» **SOURCE PASSAGE**:
Under this model, your clients are likely to have a drastically different banking experience, and one that most will find more appealing:

  • They will have seamless experiences that are designed based on their needs instead of having a bank trying to sell them products.
  • Banking processes such as opening accounts and signing up for offerings will be much less time consuming and more convenient based on individual preferences. Your clients will be able to use the channel of their choice to conduct their business.
  • You’ll be able to tailor products to your clients’ needs on the fly. This is almost impossible to do with legacy systems.

If this is so attractive, why don’t we see more of it? Usually it comes down to perceptions of expense. Many financial institutions think it’s costly and time consuming to launch a fully digital bank, though this doesn’t have to be the case. Using cloud technology, it’s now possible to launch a digital native bank in months and at far less expense than ever before. And the options aren’t mutually exclusive: you can combine this with the wrap and digitise approach, with clients gradually transitioned away from the legacy system toward the digital bank.

Digital banks won’t bypass the regulatory environment in the United States. US regulators expect new entrants to meet the same reporting and consumer protection standards as incumbents. But the agile design of digital banks could help them stay ahead of a changing regulatory landscape, adapting as necessary.

» **DATA PROVIDED**:
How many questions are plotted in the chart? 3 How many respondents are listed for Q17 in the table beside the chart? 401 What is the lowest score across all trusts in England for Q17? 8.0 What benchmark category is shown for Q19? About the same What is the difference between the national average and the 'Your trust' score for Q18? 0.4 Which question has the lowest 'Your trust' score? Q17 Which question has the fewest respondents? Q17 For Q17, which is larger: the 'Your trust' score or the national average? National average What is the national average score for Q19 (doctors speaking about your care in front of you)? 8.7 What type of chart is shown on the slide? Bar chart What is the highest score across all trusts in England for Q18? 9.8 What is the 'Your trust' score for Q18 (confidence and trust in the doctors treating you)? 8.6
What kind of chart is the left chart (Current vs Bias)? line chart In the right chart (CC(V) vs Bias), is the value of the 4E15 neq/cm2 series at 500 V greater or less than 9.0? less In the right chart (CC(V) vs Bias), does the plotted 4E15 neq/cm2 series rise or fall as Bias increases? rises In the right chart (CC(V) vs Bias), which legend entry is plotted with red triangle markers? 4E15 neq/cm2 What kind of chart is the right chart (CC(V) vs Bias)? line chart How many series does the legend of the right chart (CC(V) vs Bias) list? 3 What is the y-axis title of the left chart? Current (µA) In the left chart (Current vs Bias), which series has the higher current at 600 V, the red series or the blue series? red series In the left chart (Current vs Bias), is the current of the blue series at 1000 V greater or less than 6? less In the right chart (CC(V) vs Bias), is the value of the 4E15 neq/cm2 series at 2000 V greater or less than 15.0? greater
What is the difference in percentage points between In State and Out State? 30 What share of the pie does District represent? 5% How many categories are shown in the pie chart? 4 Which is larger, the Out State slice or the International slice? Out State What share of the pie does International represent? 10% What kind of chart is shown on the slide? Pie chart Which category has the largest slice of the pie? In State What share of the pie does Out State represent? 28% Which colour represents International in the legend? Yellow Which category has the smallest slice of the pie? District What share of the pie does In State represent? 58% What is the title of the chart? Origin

» **PROBLEMS AND TASKS**:
[1] Answer these questions using the source passage:
(a) What does it say is almost impossible to do with legacy systems?
(b) What technology makes it possible to launch a digital native bank in months?
(c) What standards do US regulators expect new entrants to meet?
[2] Translate this sentence from the source passage into Spanish: "US regulators expect new entrants to meet the same reporting and consumer protection standards as incumbents."

» **ANSWERS FOR EACH ITEM**:
[1]
(a) Tailoring products to clients' needs on the fly.
(b) Cloud technology.
(c) The same reporting and consumer protection standards as incumbents.

[2] Los reguladores estadounidenses esperan que los nuevos participantes cumplan las mismas normas de información y de protección al consumidor que las entidades ya establecidas.